## Task details
Transcribe the listing below word for word.

## Data for this task
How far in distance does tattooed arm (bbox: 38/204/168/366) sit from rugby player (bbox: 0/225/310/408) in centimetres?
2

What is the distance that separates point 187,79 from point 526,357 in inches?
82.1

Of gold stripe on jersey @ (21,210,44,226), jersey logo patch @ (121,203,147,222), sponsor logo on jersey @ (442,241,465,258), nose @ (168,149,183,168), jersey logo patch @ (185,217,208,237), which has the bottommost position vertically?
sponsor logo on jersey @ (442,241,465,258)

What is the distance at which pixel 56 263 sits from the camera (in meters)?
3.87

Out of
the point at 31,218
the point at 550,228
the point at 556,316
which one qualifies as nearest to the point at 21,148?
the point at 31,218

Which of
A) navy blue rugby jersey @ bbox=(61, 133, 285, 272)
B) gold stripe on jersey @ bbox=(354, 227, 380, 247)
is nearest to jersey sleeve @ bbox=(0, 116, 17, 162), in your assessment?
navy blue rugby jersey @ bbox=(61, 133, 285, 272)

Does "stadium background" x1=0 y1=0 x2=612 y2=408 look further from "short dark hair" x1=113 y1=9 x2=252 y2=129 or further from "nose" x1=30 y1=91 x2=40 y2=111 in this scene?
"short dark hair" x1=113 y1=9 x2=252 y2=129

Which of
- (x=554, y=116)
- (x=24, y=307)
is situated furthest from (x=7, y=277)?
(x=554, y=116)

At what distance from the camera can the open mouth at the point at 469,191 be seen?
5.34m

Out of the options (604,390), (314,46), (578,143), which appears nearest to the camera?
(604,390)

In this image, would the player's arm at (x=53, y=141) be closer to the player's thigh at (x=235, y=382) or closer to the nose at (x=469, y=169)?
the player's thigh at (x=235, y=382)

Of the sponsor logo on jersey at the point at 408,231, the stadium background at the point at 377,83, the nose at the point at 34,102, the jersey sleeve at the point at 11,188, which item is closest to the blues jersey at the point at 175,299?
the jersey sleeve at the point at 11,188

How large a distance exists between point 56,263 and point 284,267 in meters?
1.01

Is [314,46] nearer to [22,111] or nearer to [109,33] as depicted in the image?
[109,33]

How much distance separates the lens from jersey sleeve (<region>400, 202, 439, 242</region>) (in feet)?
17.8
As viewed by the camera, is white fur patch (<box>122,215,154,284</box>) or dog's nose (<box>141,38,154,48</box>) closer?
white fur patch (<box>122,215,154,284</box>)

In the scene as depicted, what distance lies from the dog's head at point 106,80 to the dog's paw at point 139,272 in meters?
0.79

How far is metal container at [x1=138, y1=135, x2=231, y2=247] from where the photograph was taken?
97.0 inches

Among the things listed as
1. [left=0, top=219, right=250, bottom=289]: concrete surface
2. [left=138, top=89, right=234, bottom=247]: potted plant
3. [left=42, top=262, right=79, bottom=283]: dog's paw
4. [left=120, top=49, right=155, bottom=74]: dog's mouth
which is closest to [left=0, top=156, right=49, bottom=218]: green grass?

## Expected answer
How far in distance does tattooed arm (bbox: 38/204/168/366) sit from rugby player (bbox: 0/225/310/408) in centimetres?
2

What is the distance that separates point 187,79 from point 526,357 in inches?
82.1

Of gold stripe on jersey @ (21,210,44,226), jersey logo patch @ (121,203,147,222), sponsor logo on jersey @ (442,241,465,258), nose @ (168,149,183,168), jersey logo patch @ (185,217,208,237), which has the bottommost position vertically?
sponsor logo on jersey @ (442,241,465,258)

What is the distance at which pixel 56 263 sits from the camera (in meters)?
3.87

Out of
the point at 31,218
the point at 550,228
the point at 556,316
which one qualifies as nearest to the point at 21,148?
the point at 31,218

Which of
A) navy blue rugby jersey @ bbox=(61, 133, 285, 272)
B) gold stripe on jersey @ bbox=(354, 227, 380, 247)
is nearest to jersey sleeve @ bbox=(0, 116, 17, 162), in your assessment?
navy blue rugby jersey @ bbox=(61, 133, 285, 272)

Does "stadium background" x1=0 y1=0 x2=612 y2=408 look further from "short dark hair" x1=113 y1=9 x2=252 y2=129 or further from "nose" x1=30 y1=91 x2=40 y2=111 in this scene?
"short dark hair" x1=113 y1=9 x2=252 y2=129

Which of
- (x=554, y=116)
- (x=24, y=307)
is situated furthest from (x=7, y=277)?
(x=554, y=116)

At what distance from the camera can the open mouth at the point at 469,191 be seen?
5.34m

Out of the options (604,390), (314,46), (578,143), which appears nearest to the camera?
(604,390)

In this image, would the player's arm at (x=53, y=141) be closer to the player's thigh at (x=235, y=382) or closer to the nose at (x=469, y=169)?
the player's thigh at (x=235, y=382)

Of the sponsor logo on jersey at the point at 408,231, the stadium background at the point at 377,83, the nose at the point at 34,102, the jersey sleeve at the point at 11,188, which item is closest to the blues jersey at the point at 175,299?
the jersey sleeve at the point at 11,188

How large a distance exists between point 56,263 and point 284,267 in meters?
1.01

Is [314,46] nearer to [22,111] or nearer to [109,33] as depicted in the image?
[109,33]

How much distance separates the lens from jersey sleeve (<region>400, 202, 439, 242</region>) (in feet)?
17.8
As viewed by the camera, is white fur patch (<box>122,215,154,284</box>) or dog's nose (<box>141,38,154,48</box>) closer?
white fur patch (<box>122,215,154,284</box>)

In the scene as depicted, what distance lies from the dog's head at point 106,80 to the dog's paw at point 139,272 in meters?
0.79

How far is metal container at [x1=138, y1=135, x2=231, y2=247] from where the photograph was taken?
97.0 inches

Among the things listed as
1. [left=0, top=219, right=250, bottom=289]: concrete surface
2. [left=138, top=89, right=234, bottom=247]: potted plant
3. [left=42, top=262, right=79, bottom=283]: dog's paw
4. [left=120, top=49, right=155, bottom=74]: dog's mouth
which is closest to [left=0, top=156, right=49, bottom=218]: green grass?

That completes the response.